# Set task:
Format the lines below as a numbered list, skipping any blank lines and leaving the pictures out.

# Entries with spatial questions:
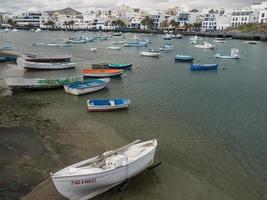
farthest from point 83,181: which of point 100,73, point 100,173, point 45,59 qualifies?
point 45,59

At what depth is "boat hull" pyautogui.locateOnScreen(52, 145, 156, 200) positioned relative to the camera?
11.9 metres

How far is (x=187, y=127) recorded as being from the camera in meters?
22.1

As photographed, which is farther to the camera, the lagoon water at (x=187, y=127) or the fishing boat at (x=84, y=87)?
the fishing boat at (x=84, y=87)

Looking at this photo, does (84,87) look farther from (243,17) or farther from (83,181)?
(243,17)

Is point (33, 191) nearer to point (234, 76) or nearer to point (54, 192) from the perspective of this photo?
point (54, 192)

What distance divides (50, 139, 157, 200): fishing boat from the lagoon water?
68 centimetres

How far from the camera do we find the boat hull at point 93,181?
11.9 meters

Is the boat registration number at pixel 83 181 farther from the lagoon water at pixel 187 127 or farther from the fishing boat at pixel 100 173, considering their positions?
the lagoon water at pixel 187 127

# Answer to the exercise:
1. farthest from point 83,181: which of point 100,73, point 100,173, point 45,59 qualifies?
2. point 45,59
3. At what depth is "boat hull" pyautogui.locateOnScreen(52, 145, 156, 200) positioned relative to the camera?
4. 11.9 metres
5. How far is (x=187, y=127) recorded as being from the camera in meters?
6. 22.1
7. As photographed, which is farther to the camera, the lagoon water at (x=187, y=127) or the fishing boat at (x=84, y=87)?
8. the fishing boat at (x=84, y=87)
9. Looking at this photo, does (84,87) look farther from (243,17) or farther from (83,181)?
10. (243,17)
11. Is point (33, 191) nearer to point (234, 76) or nearer to point (54, 192) from the perspective of this photo?
12. point (54, 192)
13. What distance divides (50, 139, 157, 200): fishing boat from the lagoon water?
14. 68 centimetres
15. How far from the camera do we find the boat hull at point 93,181?
16. 11.9 meters
17. Is the boat registration number at pixel 83 181 farther from the lagoon water at pixel 187 127 or farther from the fishing boat at pixel 100 173, considering their positions?
18. the lagoon water at pixel 187 127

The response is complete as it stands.